É muito difícil uma pessoa ter uma constância em todas as disputas. O próprio vencedor do Mundial desse ano no campeonato seguinte pegou uma flotilha bronze. Com relação a tops e pessoas a se olhar nas Olimpíadas, é difícil de estipular com antecedência, diferentemente da natação, em que os tempos mais rápidos correm no meio. Acredito que para gente seria uma busca muito legal estar dentro da medal race e dar nosso melhor por mais uma regata dentro do campeonato, que só os 10 primeiros participam. O maior objetivo é velejar tranquilo, não cometer erros grandes e estar ali o campeonato inteiro mantendo uma constância.
Como é que teve essa união com o Marco Grael?
Ele precisava de um companheiro que puxasse mais esse ritmo para ele. Ele já tem questões um pouco mais delicadas que acabam se tornando empecilhos dentro desse processo. Mas a vontade dele ainda era de seguir, de brigar. Então ele entrou em contato com a confederação e o meu nome foi o que ficou na mesa dele. Vendo essa chance, não pensei duas vezes, dei o meu máximo para ver como é que ia ser, se a gente iria encaixar, se os objetivos estavam parecidos. E desde o início do ano passado a gente tem velejado juntos e dado início a essa campanha, que trouxe muitos frutos e momentos bem legais para minha história.
Como foi para você viver esse mês de maio, em que tivemos a enchente aqui no RS?
Por conta dos treinos e competições, fiquei mais ausente do que eu gostaria nesse momento. Foi um período bem delicado, não só para minha família, mas para muitos gaúchos e muitos sulistas que desceram para dar ajuda ao pessoal. Eu estava aqui no dia que começou a subir a água, foi uma coisa bem difícil que a gente passou e está passando. Eu optei por passar em casa essa semana para poder ver meus pais, dar uma força, passar um pouco de energias boas para eles também, já que entrou água na empresa deles.

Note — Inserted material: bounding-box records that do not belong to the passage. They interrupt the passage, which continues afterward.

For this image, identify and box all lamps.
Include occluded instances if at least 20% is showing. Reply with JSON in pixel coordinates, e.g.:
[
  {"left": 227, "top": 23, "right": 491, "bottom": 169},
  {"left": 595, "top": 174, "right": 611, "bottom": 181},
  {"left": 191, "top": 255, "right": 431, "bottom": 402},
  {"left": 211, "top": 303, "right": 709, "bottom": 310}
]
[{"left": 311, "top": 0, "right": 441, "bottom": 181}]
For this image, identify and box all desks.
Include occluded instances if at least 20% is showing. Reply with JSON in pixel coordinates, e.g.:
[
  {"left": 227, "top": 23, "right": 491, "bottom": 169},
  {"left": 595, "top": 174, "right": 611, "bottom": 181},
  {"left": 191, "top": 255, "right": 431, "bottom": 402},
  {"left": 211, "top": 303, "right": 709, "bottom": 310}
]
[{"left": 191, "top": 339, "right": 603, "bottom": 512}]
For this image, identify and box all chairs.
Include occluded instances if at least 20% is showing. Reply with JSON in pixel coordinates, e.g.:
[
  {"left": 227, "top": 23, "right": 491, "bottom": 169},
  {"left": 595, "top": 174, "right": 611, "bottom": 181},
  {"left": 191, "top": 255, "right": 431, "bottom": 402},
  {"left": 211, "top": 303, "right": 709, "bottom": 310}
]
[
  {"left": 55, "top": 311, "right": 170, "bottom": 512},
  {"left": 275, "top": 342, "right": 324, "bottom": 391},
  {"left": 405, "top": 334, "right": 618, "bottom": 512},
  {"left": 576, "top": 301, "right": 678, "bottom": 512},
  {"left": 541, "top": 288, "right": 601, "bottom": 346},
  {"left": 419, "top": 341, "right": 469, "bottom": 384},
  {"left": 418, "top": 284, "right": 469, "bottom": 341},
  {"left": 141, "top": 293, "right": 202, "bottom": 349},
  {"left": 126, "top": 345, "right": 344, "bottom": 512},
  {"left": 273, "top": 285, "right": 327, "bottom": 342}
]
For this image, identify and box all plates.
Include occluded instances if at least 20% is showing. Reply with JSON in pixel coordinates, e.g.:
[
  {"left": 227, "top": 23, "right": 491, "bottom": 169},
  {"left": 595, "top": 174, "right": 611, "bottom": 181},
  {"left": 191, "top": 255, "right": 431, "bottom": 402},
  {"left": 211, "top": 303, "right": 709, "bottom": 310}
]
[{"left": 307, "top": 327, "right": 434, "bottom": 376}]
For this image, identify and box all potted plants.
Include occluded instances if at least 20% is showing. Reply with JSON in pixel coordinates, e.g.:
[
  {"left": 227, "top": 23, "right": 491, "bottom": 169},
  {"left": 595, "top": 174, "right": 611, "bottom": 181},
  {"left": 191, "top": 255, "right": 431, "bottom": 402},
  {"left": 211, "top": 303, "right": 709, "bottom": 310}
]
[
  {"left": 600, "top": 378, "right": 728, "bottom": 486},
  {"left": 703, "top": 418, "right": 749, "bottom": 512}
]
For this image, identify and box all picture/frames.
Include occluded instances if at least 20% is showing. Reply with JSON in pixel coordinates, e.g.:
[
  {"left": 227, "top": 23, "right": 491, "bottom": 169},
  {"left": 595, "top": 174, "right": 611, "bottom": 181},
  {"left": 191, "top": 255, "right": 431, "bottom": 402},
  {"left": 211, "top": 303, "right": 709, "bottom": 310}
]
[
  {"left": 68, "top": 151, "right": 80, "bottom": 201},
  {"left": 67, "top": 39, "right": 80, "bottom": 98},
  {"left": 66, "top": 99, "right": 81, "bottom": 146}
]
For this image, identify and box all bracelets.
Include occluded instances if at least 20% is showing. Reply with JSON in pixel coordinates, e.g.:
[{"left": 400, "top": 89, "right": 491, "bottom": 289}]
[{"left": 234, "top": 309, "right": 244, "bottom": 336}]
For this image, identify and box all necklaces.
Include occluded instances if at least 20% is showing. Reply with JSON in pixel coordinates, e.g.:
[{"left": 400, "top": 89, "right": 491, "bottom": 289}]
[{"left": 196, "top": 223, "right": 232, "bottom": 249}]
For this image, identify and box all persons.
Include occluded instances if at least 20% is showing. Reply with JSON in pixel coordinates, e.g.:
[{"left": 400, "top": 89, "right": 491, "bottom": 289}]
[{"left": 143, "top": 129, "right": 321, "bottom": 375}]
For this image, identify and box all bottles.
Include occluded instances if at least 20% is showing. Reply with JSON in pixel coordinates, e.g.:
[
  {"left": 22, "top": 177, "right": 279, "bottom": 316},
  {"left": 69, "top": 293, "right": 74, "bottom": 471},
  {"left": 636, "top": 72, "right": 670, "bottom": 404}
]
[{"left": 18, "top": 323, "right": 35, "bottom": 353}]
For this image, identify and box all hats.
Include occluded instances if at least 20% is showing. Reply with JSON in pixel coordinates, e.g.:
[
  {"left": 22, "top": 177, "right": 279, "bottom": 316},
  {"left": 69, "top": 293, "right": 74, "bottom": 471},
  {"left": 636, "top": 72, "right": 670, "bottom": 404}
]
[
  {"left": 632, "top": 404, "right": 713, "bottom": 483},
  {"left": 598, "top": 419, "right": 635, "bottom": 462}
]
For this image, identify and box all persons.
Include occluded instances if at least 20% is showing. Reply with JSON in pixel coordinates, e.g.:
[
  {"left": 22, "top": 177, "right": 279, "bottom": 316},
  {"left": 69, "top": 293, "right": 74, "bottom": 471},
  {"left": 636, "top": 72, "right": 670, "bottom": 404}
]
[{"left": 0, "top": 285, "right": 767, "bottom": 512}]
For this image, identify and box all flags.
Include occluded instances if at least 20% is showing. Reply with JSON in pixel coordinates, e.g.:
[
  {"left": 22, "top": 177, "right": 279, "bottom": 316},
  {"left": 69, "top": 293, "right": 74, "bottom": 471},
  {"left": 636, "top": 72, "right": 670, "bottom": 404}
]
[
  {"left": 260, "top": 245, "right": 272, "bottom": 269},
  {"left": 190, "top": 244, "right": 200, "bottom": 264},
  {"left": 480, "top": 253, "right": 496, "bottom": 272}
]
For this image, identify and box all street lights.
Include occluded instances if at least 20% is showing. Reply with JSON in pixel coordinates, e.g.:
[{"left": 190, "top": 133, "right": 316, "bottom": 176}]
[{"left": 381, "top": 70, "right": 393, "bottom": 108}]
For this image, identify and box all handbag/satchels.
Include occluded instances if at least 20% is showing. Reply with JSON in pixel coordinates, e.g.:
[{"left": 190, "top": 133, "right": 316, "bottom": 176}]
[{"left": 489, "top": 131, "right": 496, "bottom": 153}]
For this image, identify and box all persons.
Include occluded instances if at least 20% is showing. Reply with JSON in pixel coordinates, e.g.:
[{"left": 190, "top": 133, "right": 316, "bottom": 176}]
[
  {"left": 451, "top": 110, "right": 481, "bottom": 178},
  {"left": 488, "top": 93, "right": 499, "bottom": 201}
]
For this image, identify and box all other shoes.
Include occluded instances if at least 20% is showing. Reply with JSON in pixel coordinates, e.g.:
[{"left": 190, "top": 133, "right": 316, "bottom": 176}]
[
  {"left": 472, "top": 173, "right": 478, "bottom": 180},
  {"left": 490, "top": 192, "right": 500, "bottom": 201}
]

Acho que estamos todos numa barca bem fragilizada aqui no Estado e tanto eu quanto muitos outros, amigos meus da vela que participaram muito dos resgates. Acho que é muito importante a gente ter essas figuras de força no nosso estado. Acredito que esse trabalho possa ser interpretado e visto por pessoas como uma força e esperança nesse momento todo. Foi bem complicado manter a cabeça em pé e seguir os meus treinos enquanto o estado passava por um processo tão delicado.
Como é que é para manter a cabeça em nível razoável para fazer o teu trabalho, inclusive pensando no compromisso da Olimpíada?
Acredito que a cabeça sempre vai ser o ponto mais delicado do atleta. Trabalho com psicólogo e tiro proveito disso para conhecimento pessoal e lidar com essas questões mais delicadas de competição e estresse para me manter com a cabeça erguida e vencer isso. Todo mundo está precisando dessa luz. Foi um período bem complicado para todo mundo e me dá força pensar que eu posso inspirar pessoas a sair disso.